|Shashi v South Nassau Communities Hosp.|
|2013 NY Slip Op 01818 [104 AD3d 838]|
|March 20, 2013|
|Appellate Division, Second Department|
|Published by New York State Law Reporting Bureau pursuant to Judiciary Law § 431.|
|Sangeetha Shashi et al., Respondents,|
South Nassau Communities Hospital, Appellant, et al., Defendants.
In an action, inter alia, to recover damages for medical malpractice, etc., the defendant South Nassau Communities Hospital appeals, as limited by its brief, from so much of an order of the Supreme Court, Nassau County (Brandveen, J.), dated April 5, 2011, as denied that branch of its motion which was for summary judgment dismissing the complaint insofar as asserted against it.

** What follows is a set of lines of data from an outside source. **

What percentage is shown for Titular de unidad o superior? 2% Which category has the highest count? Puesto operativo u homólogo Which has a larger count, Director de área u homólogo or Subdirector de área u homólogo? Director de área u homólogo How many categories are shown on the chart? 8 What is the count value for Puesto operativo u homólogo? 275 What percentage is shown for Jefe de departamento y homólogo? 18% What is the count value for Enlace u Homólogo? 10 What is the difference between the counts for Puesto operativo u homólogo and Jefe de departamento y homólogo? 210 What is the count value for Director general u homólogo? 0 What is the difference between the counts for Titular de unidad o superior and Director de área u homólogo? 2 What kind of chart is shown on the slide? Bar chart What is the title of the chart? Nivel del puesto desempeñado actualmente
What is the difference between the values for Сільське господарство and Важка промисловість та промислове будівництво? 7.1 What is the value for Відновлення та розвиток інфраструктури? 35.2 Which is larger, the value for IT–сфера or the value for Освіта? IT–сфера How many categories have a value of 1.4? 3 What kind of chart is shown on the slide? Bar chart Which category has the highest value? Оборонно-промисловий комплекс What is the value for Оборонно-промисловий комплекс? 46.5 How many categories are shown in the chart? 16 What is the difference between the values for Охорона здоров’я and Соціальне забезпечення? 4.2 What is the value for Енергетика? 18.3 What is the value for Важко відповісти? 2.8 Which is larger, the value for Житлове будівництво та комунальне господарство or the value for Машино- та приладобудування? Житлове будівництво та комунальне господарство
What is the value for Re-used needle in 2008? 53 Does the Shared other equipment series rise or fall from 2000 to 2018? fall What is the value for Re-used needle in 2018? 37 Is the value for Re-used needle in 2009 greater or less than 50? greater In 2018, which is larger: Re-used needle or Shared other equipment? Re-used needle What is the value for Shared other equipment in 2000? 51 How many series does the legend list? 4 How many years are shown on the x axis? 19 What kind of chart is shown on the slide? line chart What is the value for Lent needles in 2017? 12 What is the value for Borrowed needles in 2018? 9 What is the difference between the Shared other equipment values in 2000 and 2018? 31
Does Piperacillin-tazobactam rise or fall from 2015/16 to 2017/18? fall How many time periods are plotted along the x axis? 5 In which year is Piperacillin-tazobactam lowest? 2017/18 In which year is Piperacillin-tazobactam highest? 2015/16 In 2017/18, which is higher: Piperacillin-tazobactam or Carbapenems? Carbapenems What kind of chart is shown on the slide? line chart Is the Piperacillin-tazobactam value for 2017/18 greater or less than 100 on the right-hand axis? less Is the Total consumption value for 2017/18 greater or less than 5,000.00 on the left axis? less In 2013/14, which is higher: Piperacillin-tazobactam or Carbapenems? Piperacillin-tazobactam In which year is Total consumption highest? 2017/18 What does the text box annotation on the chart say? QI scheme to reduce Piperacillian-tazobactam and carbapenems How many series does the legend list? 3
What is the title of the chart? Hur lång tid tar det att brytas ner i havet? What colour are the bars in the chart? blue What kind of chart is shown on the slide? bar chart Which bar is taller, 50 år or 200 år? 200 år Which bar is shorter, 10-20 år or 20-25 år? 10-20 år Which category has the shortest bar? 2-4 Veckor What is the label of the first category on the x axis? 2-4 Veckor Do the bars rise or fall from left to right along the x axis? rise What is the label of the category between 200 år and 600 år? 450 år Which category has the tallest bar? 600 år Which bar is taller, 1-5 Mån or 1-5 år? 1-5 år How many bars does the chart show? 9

Ordered that the order is reversed insofar as appealed from, on the law, with costs, and that branch of the motion of the defendant South Nassau Communities Hospital which was for summary judgment dismissing the complaint insofar as asserted against it is granted.
The injured plaintiff, and her husband suing derivatively, commenced this action, inter alia, to recover damages for medical malpractice, alleging that employees of the defendant South Nassau Communities Hospital (hereinafter the hospital) failed to diagnose a fracture of the injured plaintiff's right clavicle during a visit to the hospital's emergency room on April 6, 2006. In the order appealed from, the Supreme Court, inter alia, denied that branch of the hospital's motion which was for summary judgment dismissing the complaint insofar as asserted against it.
On its motion for summary judgment, the hospital had "the burden of establishing, prima facie, either that there was no deviation or departure from the applicable standard of care or that any alleged departure did not proximately cause the plaintiff's injuries" (Rivers v Birnbaum, 102 AD3d 26, 43 ; see Gillespie v New York Hosp. Queens, 96 AD3d 901, 902 ). Here, the hospital met its initial burden by establishing that any departures from the applicable standard of care were not a proximate cause of any alleged injuries. The hospital's expert averred that, despite any failure to diagnose the injured plaintiff's fracture at the hospital's emergency room, the injured plaintiff nonetheless received appropriate treatment for the condition when the emergency room staff immobilized her arm with a sling and instructed her to follow up with an orthopedist (see Goldsmith v Taverni, 90 AD3d 704, 705 ).
In opposition, the affidavit of the plaintiffs' expert did not raise a triable issue of fact. When, as here, "a physician opines outside his or her area of specialization, a foundation must be laid tending to support the reliability of the opinion rendered" (Bey v Neuman, 100 AD3d 581, 582  [internal quotation marks omitted]; see Romano v Stanley, 90 NY2d 444, 451-452 ). Here, the plaintiffs' expert failed to lay the requisite foundation. Moreover, even assuming the requisite [*2]foundation had been laid, the expert's assertions that a diagnosis of the fracture at the hospital would have led to adequate immobilization, without specifying what adequate immobilization would have entailed, and may have resulted in "normal healing," are conclusory and speculative, and thus, insufficient to raise a triable issue of fact as to causation (see Rivers v Birnbaum, 102 AD3d at 48; Goldsmith v Taverni, 90 AD3d at 705; Andreoni v Richmond, 82 AD3d 1139, 1139-1140 ).
Accordingly, the Supreme Court should have granted that branch of the hospital's motion which was for summary judgment dismissing the complaint insofar as asserted against it. Rivera, J.P., Angiolillo, Chambers and Roman, JJ., concur.